Alkitab memuat begitu banyak perintah supaya orang-percaya membantu mereka yang miskin, murah hati dengan segala yang kita miliki, dan menolong mereka yang kurang beruntung. Ketika kita menaati hal-hal ini, dengan hati yang penuh sukacita dan motivasi yang benar, maka pemberian kita akan menyenangkan hati Tuhan. Yang tidak menyenangkan hati Tuhan adalah memberi karena terpaksa. Pemberian yang terpaksa sudah pasti bukan pemberian yang berasal dari kasih. Karenanya, hal itu tidak akan memberikan keuntungan apapun bagi kerohanian orang tersebut.
Paulus berkata kepada jemaat di Korintus, “Dan sekalipun aku membagi-bagikan segala sesuatu yang ada padaku, bahkan menyerahkan tubuhku untuk dibakar, tetapi jika aku tidak mempunyai kasih, sedikitpun tidak ada faedahnya bagiku” (1 Kor 13:3). Pemberian tanpa kasih merupakan konsekuensi yang pasti terjadi dalam komunisme.
Ketika berbicara mengenai memberi, kapitalisme sebenarnya adalah sebuah sistem yang lebih baik. Sistem ini terbukti mampu meningkatkan kesejahteraan individu, sehingga memungkinkan warganya untuk memberi dari kelebihan mereka. Komunisme telah terbukti membuat warganya menjadi miskin, kecuali sebagian kecil yang memiliki kekuasaan untuk menentukan ke mana kekayaan itu disalurkan.

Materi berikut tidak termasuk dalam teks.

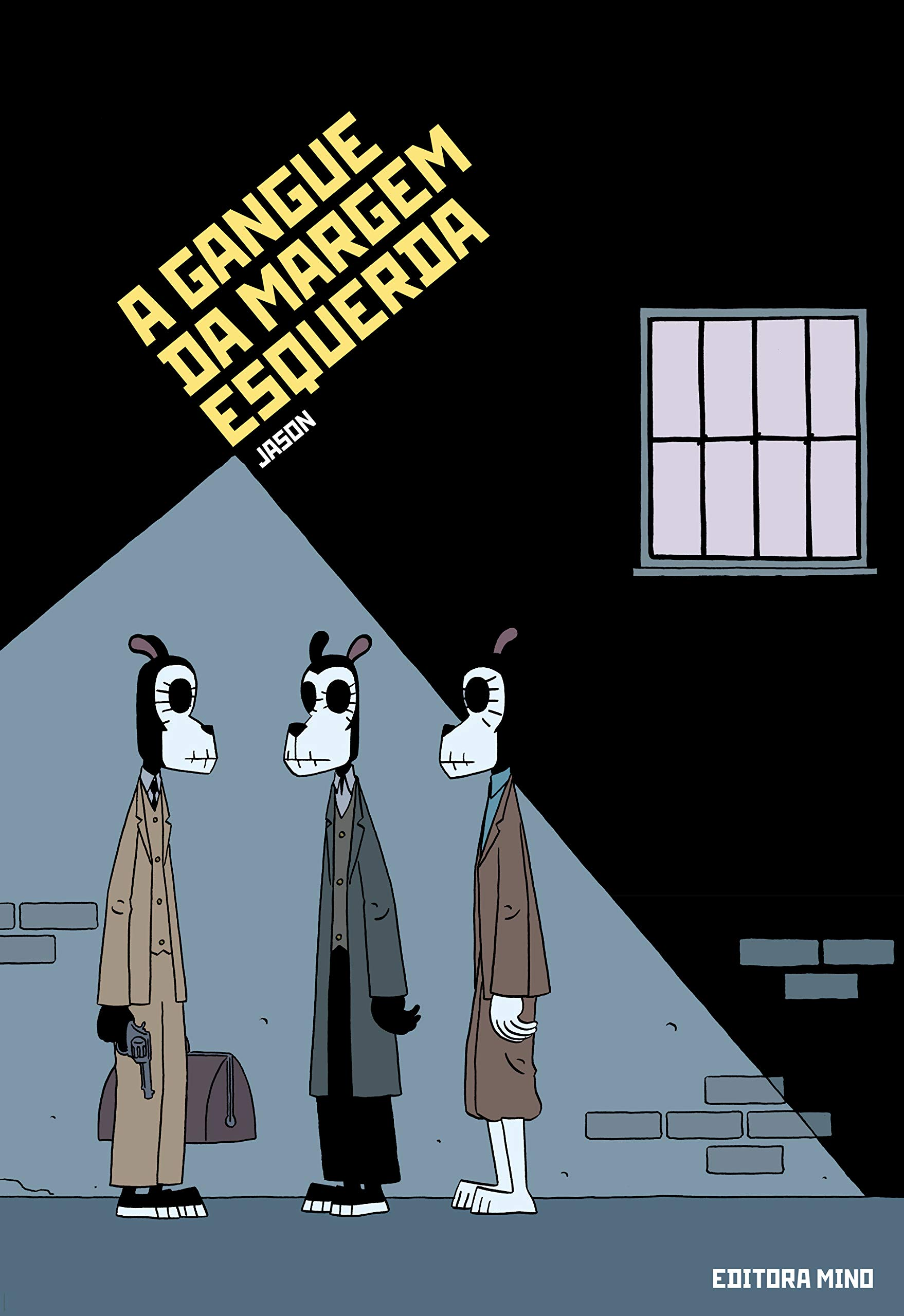 A Gangue da Margem Esquerda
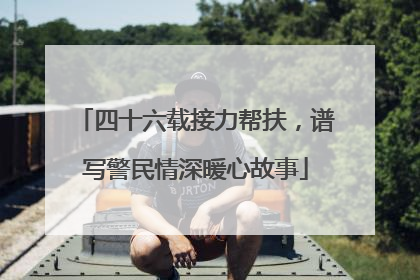 四十六载接力帮扶，谱写警民情深暖心故事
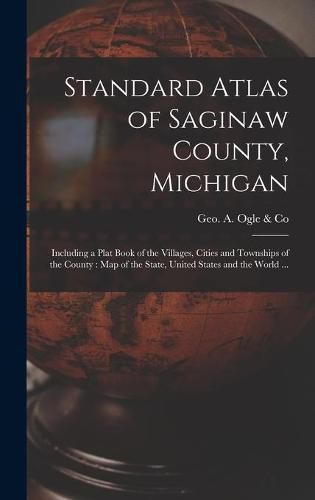 Cover image for Standard Atlas of Saginaw County, Michigan: Including a Plat Book of the Villages, Cities and Townships of the County: Map of the State, United States and the World ...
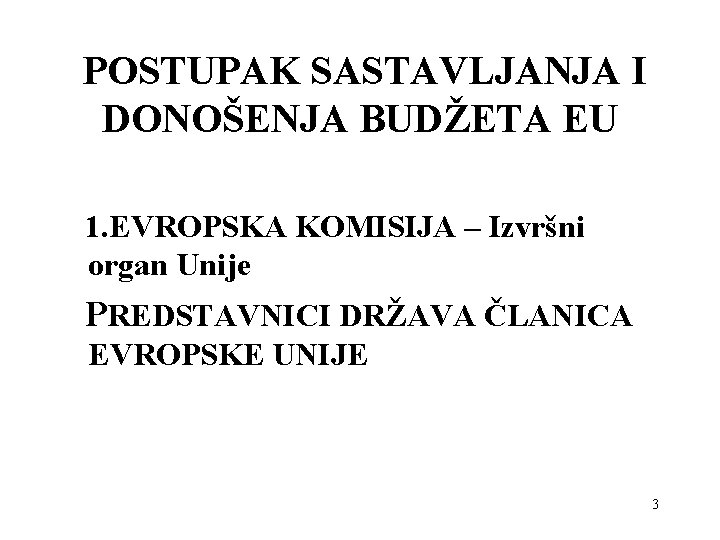 POSTUPAK SASTAVLJANJA I DONOŠENJA BUDŽETA EU 1. EVROPSKA KOMISIJA – Izvršni organ Unije PREDSTAVNICI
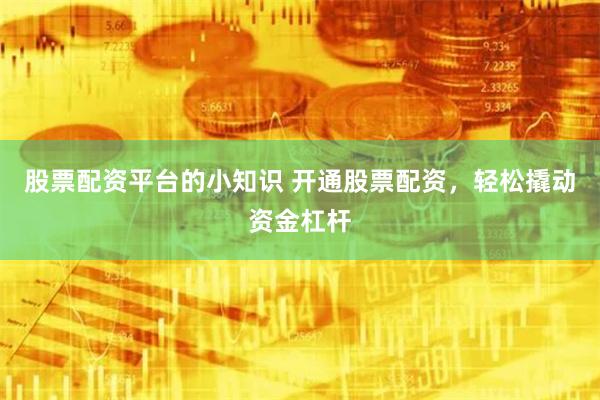 股票配资平台的小知识 开通股票配资，轻松撬动资金杠杆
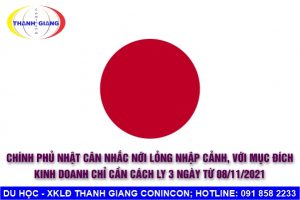 CHÍNH PHỦ NHẬT CÂN NHẮC NỚI LỎNG NHẬP CẢNH – VỚI MỤC ĐÍCH KINH DOANH CHỈ CẦN CÁCH LY 3 NGÀY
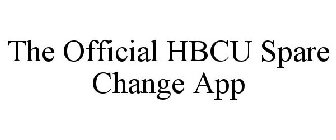 THE OFFICIAL HBCU SPARE CHANGE APP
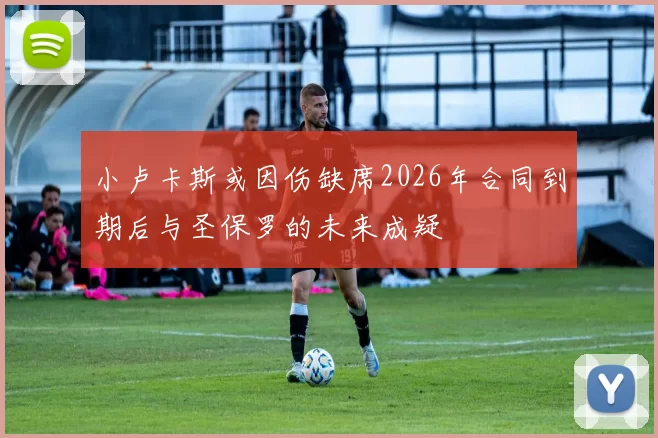小卢卡斯或因伤缺席2026年合同到期后与圣保罗的未来成疑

Namun, kapitalisme tidak bisa berjalan, dengan sendirinya, sebagai sebuah sistem untuk membantu orang miskin.
Hal ini bergantung pada kerajinan warganya sendiri (Ams 10:4) dan kemurahan hati mereka dengan hasil kerjanya (1 Tim 6:18) sehingga mereka memberi karena kasih kepada Allah dan sesama. Dengan demikian, kita melihat bahwa Allah telah merencanakan agar kebutuhan fisik dan finansial orang miskin bisa dipenuhi oleh orang-orang Kristen, ketimbang oleh sistem pemerintahan apapun.